Oleh : Dedi Asikin (Wartawan Senior, Pengamat dan Aktivis Sosial)
KORANMANDALA.COM – “Turunkan Jokowi sekarang juga”. Itu adalah potongan kalimat dalam sebuah spanduk yang digelar dalam demo mahasiswa BEM seluruh Indonesia. Demo terakhir setelah terjadi kecurangan dalam pilpres 14 Februari lalu.
Lengkapnya tulisan dalam spanduk itu “Tolak pemilu curang, hentikan politik dinasti dan turunkan Jokowi sekarang juga”.
Anak kalimat yang terakhir itu ternyata telah membuat tanda tanya masYarakat luas. Bisakah menurunkan Jokowi ?
Tiga cara yang bisa dilakukan sulit jadi kenyataan. Pertama pemakzulan. Cara ini harus melalui jalan panjang dan berliku. Harus meyakinkan 560 anggota DPR tentang hal yang sangat mendasar untuk memberhentikan seorang presiden. Salah satunya pelanggaran konstitusi atau Undang Undang.
Jika DPR sepakat, persoalan selanjutnya dibawa ke MK. Lolos dari MK, putusan baru dibawa ke MPR. Itu proses yang tak hanya panjang berliku tapi juga ribet suribet. Nyaris mustahil lewat jalan itu.
Cara kedua melalui gerakan massa atau People Power. Kita sudah punya pengalaman dengan cara itu. Tahun 1966 berhasil mendesak MPR(S) menurunkan bung Karno.
Tahun 1998 dengan mengepung gedung DPR, berhasil mendesak Presiden Suharto mundur (21 Mei 1998).
Tapi mendesak Joko Widodo terasa rada rada muskil, hampir mustahil. Situasinya agak berbeda. Waktu menurunkan bung Karno dan Suharto, kondisi ekonomi sedang sangat terpuruk. Inflasi lebih dari 600 %. Rakyat nyaris kelaparan.
Sedang menghadapi Jokowi, meski tak bagus bagus amat, keadaan ekonomi lumayan baik. Apalagi dibujuk dengan bansos dan BLT. Outputnya tingkat kepuasan publik kepada presiden Jokowi tetap tinggi (mencapai 82%).
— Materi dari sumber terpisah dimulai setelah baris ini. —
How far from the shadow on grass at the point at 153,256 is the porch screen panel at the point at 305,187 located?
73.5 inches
Rakyat tidak tahu bahwa uang bansos dan BLT itu uang rakyat juga. Anggaran bansos tahun ini melambung jauh dari tahun lalu yaitu Rp.496,3 trilyun.
Banyak yang menyebut itu anggaran terbesar sebagai politisasi bansos. Ada udang dibalik bansos. Tak lain dan tak bukan, untuk menjaring dukungan bagi kemenangan Prabowo-Gibran.